Mitchell noted that Dr. Dwayne Beck of the Dakota Lakes Research Farm commented that natural systems…
- Harvest the maximum amount of sunlight
- Leak very few nutrients, including CO2
- Have diversity
- Tend not to export nutrients
- Make maximum use of water and nutrients by having highly developed porosity and Mycorrhizae (VAM) webs
- Do not do tillage
Mitchell also noted that USDA NRCS states that managing for soil health includes…
- Minimizing soil disturbance
- Maximizing the diversity of plants in rotation/cover crops
- Keeping living roots in the soil as much as possible, and
- Keeping the soil covered with plants and plant residues at all times
… and will unlock the secrets of the soil.
Mitchell noted that there are many farmers, university scientists and USDA scientists studying conservation agriculture as a tool to meet the challenges of population growth. Conservation Agriculture
- Has developed to be a technically viable, sustainable, and economic alternative to current crop production practices
- Is gaining acceptance in many parts of the world as an alternative to both conventional agriculture and organic agriculture
- Is the integration of ecological management with modern, scientific, agricultural production
- Is not ‘business as usual,' based primarily or solely on maximizing yields
- It is based on optimizing yields and profits to achieve a balance of agricultural, economic and environmental benefits
- It advocates that the combined economic and social benefits gained from combining production and protecting the environment, including reduced input and labor costs, are greater than those from production alone.

## Data records:
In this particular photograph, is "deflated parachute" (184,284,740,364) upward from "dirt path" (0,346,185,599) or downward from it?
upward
* * *
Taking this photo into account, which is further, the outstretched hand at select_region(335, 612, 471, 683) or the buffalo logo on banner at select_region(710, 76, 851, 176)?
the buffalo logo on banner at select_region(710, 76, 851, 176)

## What you will do:
**A.** From the conservation agriculture passage, copy the part that starts at the words "Mitchell noted that Dr." and ends after the words "of the soil.".
**B.** Continue the conservation agriculture passage from where it stops, starting after its last sentence.
The items aren't needed for anything here.

## Results for each task:
**A.**
Mitchell noted that Dr. Dwayne Beck of the Dakota Lakes Research Farm commented that natural systems…
- Harvest the maximum amount of sunlight
- Leak very few nutrients, including CO2
- Have diversity
- Tend not to export nutrients
- Make maximum use of water and nutrients by having highly developed porosity and Mycorrhizae (VAM) webs
- Do not do tillage
Mitchell also noted that USDA NRCS states that managing for soil health includes…
- Minimizing soil disturbance
- Maximizing the diversity of plants in rotation/cover crops
- Keeping living roots in the soil as much as possible, and
- Keeping the soil covered with plants and plant residues at all times
… and will unlock the secrets of the soil.

**B.**
Conservation agriculture strategies include
- Minimal soil disturbance
- Preservation of residues that provide permanent soil cover
- Diverse crop rotations
- Use of cover crops
- Integrated pest management
- Reliance on precision, highly efficient irrigation
- Controlled or limited mechanical traffic over agricultural soils
Mitchell noted that “More with less”…agriculture in the future will have to sustainably produce more food, feed, fiber and energy on less land through more efficient use of natural resources and with minimal impact on the environment in order to meet growing population demands. This will become a global imperative. In 2012, Beck stated that the USDA Agricultural Research Service National Program 216, Agricultural Systems Competitiveness and Sustainability is “The agronomic and ecological equivalent of the moon race of the 1960's…They did not achieve a successful landing by testing small incremental improvements in rocket design. They did it by having a specific goal and teams focused on developing the techniques required to achieve that goal.”
Therefore, if a student's passion is to benefit the world by ensuring that there is a sustainable, safe, affordable and abundant supply of nutritious food, feed, fiber, housing and water, then a career pathway in agricultural engineering, biological engineering, agronomy, soil science, plant science, genetics, entomology, nematology, plant pathology, agricultural economy, and other related STEM fields of study are all good choices.
Students were able to see the benefits of an ongoing conservation tillage trial that is being conducted at West Side Research & Extension Center. There were samples of conventional and conservation tillage soil. Students noted that the conservation tillage soil was able to hold its shape while soaking up water when dipped in the water, and that the conventional tillage soil dispersed into the water.